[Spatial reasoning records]
-=-=-

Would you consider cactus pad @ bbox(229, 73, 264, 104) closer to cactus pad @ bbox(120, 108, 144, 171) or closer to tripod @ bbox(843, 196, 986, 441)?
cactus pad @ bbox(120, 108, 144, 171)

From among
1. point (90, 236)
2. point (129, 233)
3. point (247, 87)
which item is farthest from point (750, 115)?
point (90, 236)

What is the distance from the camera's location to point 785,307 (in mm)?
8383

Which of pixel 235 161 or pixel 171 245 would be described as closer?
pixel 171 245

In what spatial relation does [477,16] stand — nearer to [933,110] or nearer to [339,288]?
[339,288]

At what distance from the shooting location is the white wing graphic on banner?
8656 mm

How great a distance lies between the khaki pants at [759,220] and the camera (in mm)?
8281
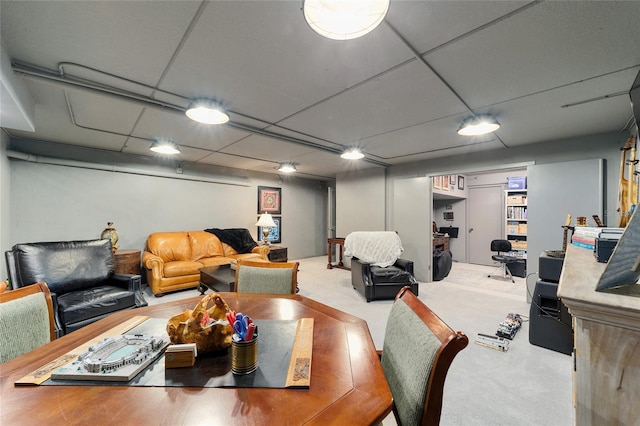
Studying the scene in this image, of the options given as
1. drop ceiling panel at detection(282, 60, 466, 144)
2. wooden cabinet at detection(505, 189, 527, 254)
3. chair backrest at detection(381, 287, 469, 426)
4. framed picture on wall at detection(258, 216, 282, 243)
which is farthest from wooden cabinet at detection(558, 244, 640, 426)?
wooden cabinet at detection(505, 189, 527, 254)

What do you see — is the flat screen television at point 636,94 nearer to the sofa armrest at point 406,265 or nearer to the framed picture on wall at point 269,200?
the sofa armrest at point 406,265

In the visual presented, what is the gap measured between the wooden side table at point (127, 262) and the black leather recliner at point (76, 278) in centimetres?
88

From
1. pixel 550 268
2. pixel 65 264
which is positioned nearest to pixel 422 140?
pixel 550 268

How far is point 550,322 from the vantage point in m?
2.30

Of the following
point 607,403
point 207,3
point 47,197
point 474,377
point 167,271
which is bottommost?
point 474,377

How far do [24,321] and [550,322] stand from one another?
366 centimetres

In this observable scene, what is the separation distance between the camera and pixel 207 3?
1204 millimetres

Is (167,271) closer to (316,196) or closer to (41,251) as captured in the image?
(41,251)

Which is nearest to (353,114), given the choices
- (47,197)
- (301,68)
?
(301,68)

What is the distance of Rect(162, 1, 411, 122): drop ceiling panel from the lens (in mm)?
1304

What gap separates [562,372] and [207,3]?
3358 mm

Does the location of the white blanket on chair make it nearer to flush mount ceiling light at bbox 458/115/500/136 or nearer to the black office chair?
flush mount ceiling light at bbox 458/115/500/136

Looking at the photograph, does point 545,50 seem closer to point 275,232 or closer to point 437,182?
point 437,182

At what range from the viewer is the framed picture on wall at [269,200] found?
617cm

-=-=-

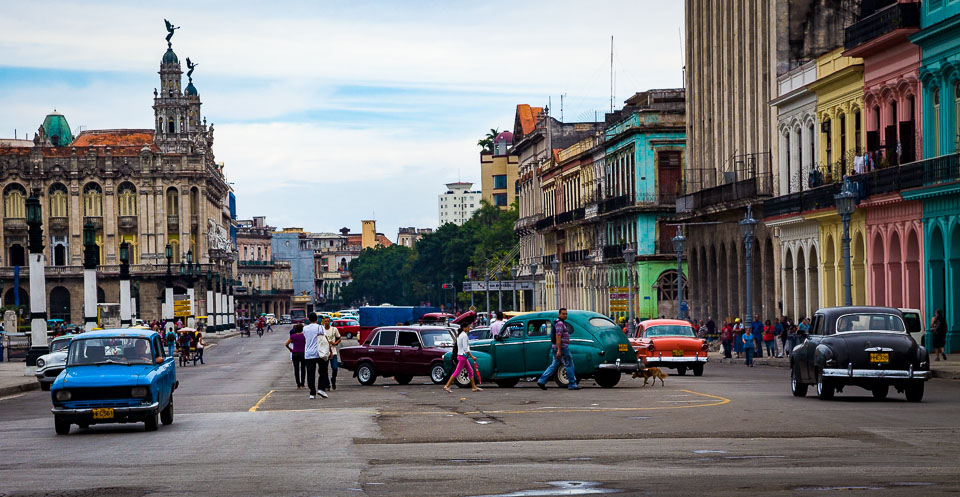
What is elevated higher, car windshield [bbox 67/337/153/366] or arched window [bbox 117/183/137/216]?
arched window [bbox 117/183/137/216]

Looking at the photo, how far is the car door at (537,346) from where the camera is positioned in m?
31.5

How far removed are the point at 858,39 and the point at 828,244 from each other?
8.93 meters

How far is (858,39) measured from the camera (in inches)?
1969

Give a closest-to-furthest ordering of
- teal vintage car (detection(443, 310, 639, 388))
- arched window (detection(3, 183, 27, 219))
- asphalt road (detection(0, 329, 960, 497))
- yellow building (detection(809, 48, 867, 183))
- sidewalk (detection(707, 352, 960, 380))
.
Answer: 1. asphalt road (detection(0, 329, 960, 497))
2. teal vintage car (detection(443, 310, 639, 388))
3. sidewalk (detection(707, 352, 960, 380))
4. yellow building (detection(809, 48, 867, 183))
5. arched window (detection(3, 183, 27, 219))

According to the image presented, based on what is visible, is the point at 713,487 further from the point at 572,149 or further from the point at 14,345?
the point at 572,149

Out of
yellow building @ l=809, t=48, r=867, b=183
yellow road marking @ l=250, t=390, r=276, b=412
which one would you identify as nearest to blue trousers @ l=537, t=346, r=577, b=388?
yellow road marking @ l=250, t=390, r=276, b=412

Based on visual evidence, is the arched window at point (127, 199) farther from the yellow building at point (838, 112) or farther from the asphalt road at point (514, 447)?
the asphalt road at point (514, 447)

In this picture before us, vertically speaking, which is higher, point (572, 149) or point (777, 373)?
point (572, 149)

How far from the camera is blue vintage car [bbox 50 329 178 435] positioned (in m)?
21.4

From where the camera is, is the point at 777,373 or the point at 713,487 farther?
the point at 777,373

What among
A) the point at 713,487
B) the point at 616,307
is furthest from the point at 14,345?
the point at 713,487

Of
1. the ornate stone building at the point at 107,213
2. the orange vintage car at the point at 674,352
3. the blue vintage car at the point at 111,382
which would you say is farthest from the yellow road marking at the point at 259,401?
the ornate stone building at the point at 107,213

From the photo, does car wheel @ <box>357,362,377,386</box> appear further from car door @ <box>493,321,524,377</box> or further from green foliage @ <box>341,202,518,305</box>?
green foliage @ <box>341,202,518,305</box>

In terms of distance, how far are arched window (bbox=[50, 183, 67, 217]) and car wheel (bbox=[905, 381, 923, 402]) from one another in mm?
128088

-=-=-

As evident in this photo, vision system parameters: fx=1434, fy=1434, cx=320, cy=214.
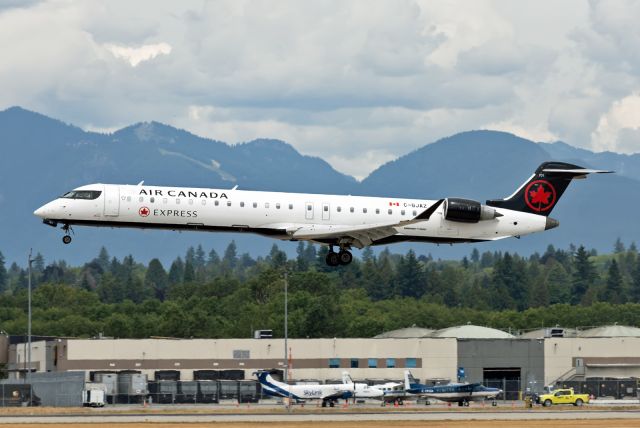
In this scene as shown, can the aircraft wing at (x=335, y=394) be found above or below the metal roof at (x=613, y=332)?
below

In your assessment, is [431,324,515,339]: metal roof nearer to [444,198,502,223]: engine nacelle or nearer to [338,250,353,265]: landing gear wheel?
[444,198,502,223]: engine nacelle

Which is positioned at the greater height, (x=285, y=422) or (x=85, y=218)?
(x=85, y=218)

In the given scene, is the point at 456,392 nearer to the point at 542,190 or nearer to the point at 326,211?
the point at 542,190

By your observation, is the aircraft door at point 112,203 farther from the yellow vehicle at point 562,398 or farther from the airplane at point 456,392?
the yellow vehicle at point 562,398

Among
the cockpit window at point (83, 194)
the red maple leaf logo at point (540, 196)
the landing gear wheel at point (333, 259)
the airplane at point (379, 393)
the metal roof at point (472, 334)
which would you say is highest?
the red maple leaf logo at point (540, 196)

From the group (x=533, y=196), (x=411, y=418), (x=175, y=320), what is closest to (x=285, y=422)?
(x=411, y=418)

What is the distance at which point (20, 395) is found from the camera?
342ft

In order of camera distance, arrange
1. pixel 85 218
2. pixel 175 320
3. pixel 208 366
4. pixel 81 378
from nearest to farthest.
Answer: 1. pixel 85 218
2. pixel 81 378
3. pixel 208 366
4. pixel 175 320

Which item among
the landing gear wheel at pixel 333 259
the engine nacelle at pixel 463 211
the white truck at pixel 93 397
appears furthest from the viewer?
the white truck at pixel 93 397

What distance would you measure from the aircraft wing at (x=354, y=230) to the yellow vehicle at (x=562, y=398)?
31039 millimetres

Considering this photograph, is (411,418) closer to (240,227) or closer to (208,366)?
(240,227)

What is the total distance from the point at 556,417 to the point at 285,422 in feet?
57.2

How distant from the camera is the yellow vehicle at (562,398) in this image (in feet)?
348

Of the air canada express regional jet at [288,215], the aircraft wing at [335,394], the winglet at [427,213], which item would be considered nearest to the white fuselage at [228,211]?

-=-=-

(GOAL): List each row above that contains the word "ceiling", copying every such row in full.

(EXERCISE SOLUTION):
1. drop ceiling panel at detection(282, 60, 466, 144)
What is the distance of Rect(162, 1, 411, 122): drop ceiling panel from the lens (in mm)?
Does the location of the white blanket on chair make it nearer to flush mount ceiling light at bbox 458/115/500/136 or nearer to the black office chair?
flush mount ceiling light at bbox 458/115/500/136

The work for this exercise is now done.